━━━━━ Data for analysis

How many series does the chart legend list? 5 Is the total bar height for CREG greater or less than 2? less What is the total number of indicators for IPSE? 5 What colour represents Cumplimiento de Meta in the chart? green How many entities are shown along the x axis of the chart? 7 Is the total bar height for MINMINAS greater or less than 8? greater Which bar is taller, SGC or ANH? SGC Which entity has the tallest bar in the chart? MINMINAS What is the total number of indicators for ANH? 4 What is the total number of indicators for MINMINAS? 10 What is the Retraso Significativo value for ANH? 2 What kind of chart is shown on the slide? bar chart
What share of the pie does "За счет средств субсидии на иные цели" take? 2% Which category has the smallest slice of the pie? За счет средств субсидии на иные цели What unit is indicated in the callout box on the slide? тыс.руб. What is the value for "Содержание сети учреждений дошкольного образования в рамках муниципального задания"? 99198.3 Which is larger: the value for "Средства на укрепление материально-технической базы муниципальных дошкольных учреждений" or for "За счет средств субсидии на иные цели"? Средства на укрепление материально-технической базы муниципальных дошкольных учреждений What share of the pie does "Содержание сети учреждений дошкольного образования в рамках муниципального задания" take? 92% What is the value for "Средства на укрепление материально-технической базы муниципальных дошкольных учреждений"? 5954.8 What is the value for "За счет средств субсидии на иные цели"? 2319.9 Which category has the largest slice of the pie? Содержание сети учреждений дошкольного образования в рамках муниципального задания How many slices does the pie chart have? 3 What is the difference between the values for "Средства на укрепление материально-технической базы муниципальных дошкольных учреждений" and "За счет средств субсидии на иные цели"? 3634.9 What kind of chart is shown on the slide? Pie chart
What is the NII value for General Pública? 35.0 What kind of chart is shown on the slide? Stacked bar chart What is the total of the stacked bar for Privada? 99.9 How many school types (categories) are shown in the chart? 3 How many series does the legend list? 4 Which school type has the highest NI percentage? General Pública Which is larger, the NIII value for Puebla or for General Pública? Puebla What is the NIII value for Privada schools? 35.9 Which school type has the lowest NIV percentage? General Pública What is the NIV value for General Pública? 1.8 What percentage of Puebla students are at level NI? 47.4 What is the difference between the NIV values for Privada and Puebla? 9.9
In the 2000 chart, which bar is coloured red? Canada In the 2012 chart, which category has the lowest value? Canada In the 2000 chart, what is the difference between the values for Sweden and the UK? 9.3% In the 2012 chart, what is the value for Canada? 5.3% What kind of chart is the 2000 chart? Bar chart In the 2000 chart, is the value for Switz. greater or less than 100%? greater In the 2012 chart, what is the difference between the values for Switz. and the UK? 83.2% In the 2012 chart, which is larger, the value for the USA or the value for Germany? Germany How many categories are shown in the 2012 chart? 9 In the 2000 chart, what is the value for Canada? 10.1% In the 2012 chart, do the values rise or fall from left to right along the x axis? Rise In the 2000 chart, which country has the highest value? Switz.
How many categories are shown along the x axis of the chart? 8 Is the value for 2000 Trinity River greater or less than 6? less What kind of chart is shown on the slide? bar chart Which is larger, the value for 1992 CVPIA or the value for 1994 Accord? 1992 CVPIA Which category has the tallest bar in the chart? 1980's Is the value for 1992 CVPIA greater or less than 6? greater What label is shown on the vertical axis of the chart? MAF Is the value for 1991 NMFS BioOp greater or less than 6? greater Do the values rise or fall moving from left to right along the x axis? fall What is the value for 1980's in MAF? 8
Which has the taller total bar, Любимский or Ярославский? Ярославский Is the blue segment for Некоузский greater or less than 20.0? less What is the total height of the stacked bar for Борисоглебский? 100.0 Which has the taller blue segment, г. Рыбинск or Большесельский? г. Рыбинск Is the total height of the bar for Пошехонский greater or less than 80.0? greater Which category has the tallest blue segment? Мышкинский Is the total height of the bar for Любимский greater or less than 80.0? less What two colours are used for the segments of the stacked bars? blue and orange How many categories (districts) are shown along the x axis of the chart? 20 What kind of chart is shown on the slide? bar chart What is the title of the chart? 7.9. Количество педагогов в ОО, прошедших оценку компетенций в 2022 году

━━━━━━━━━━

Filter the listing above down to the lines containing the word "IPSE". Treat the match as case-sensitive.

How many series does the chart legend list? 5 Is the total bar height for CREG greater or less than 2? less What is the total number of indicators for IPSE? 5 What colour represents Cumplimiento de Meta in the chart? green How many entities are shown along the x axis of the chart? 7 Is the total bar height for MINMINAS greater or less than 8? greater Which bar is taller, SGC or ANH? SGC Which entity has the tallest bar in the chart? MINMINAS What is the total number of indicators for ANH? 4 What is the total number of indicators for MINMINAS? 10 What is the Retraso Significativo value for ANH? 2 What kind of chart is shown on the slide? bar chart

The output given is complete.